Appassionata
- Author: Jilly Cooper
- Language: English
- Series: Rutshire Chronicles
- Subject: Classical music
- Genre: Romance, bonkbuster
- Set in: 20th-century England
- Published: 1996 (Bantam Press)
- Publisher: Bantam Press
- Publication date: 1996
- Publication place: United Kingdom
- Pages: 622
- ISBN: 978-0-552-14459-9
- Preceded by: The Man Who Made Husbands Jealous
- Followed by: Score!

= Appassionata (novel) =

Bonkbuster based on orchestral life

Appassionata is a 1996 novel by British author Jilly Cooper. The Rutshire Chronicles bonkbuster follows the career of violinist Abigail Rosen, who survives a suicide attempt and goes on to reinvent herself as a conductor. Her first job is for the fictional Rutminster Symphony Orchestra. The novel then follows the lives of several other characters, including horn player and ultimate love interest Viking O'Neill, as the fortunes of the orchestra itself dip.

Despite being a bestseller, the novel was subject to mixed reviews. Whilst Cooper referred to it as her "sex and Chopin" novel, and reviewers praised her detailed research into orchestral life, others criticised the plot and characterisation. Its release was accompanied by a compilation of music from the novel. The film rights were acquired in 2016.
== Plot ==
The novel is centred around the career of violin soloist Abigail Rosen, nicknamed L'Appassionata ('the passionate one'). After she discovers her married manager, with whom she was having an affair, was also having an affair with another woman, Rosen attempts to take her own life. The novel follows her recovery and her steps to forge a new career in the world of conducting. Her first job as conductor is with Rutminster Symphony Orchestra, who are hostile to her at the beginning, but ultimately fight to protect her. As Rosen's career rises, she becomes engaged to pianist Marcus Campbell-Black, son of Rupert. However, Marcus is gay and has an affair with a Russian ballet dancer. In parallel, the fortunes of the orchestra are falling, and they face a challenging future, including a takeover and merger, initiated by Roberto Rannaldini. The finale is set at the fictional Appleton Piano Competition, which Marcus wins despite an almost fatal asthma attack, the orchestra uses to see off the merger. In the aftermath Rosen finds romantic happiness with the horn player Viking O'Neill.

== Background ==
Cooper spent three years researching the bonkbuster. As part of her research, she went on tour to Spain, twice, with the Royal Scottish National Orchestra, thanking their conductor, Walter Weller, in the acknowledgements. She also spent time with the City of Birmingham Symphony Orchestra, the London Symphony Orchestra, and at the Leeds Piano Competition. Speaking shortly after publication Cooper explained that she had wanted to write a novel about orchestral life since "musicians ... lead such romantic lives ... really know how to party ... but they recover from horrendous hangovers in time to play the most incredible music". Cooper brought back the characters of Rupert Campbell-Black and Roberto Rannaldini.

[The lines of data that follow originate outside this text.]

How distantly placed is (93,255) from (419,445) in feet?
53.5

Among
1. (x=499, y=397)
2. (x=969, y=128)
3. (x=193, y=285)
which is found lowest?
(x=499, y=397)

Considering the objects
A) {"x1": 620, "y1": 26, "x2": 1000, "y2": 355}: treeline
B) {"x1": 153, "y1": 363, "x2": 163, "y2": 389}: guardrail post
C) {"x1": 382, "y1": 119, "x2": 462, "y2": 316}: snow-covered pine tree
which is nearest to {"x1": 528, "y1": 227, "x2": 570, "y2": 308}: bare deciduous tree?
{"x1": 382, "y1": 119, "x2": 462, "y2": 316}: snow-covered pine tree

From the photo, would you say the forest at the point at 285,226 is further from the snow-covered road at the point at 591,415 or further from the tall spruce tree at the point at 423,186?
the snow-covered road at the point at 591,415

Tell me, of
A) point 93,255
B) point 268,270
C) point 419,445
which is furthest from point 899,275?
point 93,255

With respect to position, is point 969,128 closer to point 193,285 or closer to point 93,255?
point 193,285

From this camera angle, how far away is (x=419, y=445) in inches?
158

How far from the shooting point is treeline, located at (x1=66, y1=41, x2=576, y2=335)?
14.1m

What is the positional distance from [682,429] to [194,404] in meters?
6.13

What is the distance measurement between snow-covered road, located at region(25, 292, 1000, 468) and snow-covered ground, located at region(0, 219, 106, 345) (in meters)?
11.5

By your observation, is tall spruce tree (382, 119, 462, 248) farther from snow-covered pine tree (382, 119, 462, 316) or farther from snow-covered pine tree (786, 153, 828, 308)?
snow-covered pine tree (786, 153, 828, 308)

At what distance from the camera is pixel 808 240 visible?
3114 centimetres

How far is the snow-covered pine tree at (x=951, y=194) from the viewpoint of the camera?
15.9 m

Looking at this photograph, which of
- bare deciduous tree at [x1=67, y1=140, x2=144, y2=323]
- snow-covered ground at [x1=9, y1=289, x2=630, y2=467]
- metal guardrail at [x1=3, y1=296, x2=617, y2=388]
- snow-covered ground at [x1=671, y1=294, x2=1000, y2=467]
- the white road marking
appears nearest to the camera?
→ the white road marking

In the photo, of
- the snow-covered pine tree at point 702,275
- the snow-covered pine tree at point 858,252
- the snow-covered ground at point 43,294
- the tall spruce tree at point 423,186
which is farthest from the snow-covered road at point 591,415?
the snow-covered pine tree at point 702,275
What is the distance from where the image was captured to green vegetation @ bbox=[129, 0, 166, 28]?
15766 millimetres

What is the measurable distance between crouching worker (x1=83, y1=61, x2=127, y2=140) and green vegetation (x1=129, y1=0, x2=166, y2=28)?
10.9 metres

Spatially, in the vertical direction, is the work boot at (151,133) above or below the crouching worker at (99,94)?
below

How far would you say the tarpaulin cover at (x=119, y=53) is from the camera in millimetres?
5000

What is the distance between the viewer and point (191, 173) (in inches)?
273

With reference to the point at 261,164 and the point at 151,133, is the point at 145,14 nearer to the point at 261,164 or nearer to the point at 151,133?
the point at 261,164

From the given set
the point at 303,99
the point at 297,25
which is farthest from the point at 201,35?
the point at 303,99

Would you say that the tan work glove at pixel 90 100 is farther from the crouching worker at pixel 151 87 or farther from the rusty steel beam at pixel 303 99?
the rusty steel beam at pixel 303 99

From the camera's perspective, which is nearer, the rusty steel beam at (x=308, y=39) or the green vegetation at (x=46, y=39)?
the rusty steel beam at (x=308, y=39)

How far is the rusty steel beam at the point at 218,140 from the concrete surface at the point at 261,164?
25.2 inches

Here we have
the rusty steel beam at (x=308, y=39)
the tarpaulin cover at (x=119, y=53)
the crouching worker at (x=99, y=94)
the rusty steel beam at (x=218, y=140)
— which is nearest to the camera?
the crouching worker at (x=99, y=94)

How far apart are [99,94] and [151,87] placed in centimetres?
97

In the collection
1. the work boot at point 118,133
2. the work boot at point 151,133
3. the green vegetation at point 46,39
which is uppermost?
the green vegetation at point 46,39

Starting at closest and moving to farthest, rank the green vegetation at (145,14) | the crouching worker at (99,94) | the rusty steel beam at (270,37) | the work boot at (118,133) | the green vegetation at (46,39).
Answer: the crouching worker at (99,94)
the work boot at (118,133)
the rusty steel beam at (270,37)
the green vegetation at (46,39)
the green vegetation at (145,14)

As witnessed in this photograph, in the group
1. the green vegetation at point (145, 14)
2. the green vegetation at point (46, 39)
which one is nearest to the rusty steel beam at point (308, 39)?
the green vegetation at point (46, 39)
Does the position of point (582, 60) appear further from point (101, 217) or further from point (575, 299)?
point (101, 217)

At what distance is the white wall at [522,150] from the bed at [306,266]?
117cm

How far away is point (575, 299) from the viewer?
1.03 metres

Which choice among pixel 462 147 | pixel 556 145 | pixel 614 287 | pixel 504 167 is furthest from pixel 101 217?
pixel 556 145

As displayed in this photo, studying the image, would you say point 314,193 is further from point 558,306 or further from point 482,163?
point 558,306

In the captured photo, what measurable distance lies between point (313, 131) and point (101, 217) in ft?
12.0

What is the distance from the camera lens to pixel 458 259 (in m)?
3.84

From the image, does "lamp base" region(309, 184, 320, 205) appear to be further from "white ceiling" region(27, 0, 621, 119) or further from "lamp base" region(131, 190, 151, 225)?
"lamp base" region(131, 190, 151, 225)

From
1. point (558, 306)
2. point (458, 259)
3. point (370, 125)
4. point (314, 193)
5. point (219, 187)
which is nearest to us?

It is 622 pages long. It was published in 1996. It is the fifth book in Cooper's Rutshire Chronicles series.

== Characters ==

- Abigail Rosen
- Viking O'Neill
- Marcus Campbell-Black
- Flora Seymour
- Rupert Cambell-Black
- Roberto Rannaldini

== Reception ==
The novel was a bestseller. A CD and cassette tape of music referred to in the novel was also released at the same time as the book.

Cooper referred to the book as her "sex and Chopin" (Note: A pun on "sex and shopping".) novel. The Sunday Independent described the plot of the novel as "naughty romps and vicious rivalries going on in orchestra pits". Her research into orchestral life was praised by Christopher Morley writing in the Birmingham Evening Post, describing how the research "stiffens a novel as frothy as champagne", going on to say the novel is "sexy and tender" and educational about the experiences of musicians. BBC Music magazine described it as a "compelling novel". Malcolm Hayes, writing in The Independent, described how it was a return to the humorous form of Riders, with less sex than Polo.

The Oadby & Wigston Mail reviewed the novel as "containing less sex than her other novels, [it] lacks the over-characterisation which made her other novels such fun to read". Melanie Campbell-Alexander, writing in Country Life, described the novel as "an enjoyable read" but felt that the cast of characters was too large. Liz Ryan, writing in the Evening Herald, described the novel as "like the wet dreams of a cider-swigging schoolboy", adding that the plot was contrived and the dialogue clichéd. The Irish Times described the characters as being "without redemption" and the reviewer did not understand why anyone would purchase one of Cooper's novels.

Former British Prime Minister Rishi Sunak claimed in May 2023 that Appassionata, along with other Cooper novels, were his favourite books.

== Adaptation ==
In 2016 the film rights for Appassionata and eight other novels were acquired by the production company FilmWave.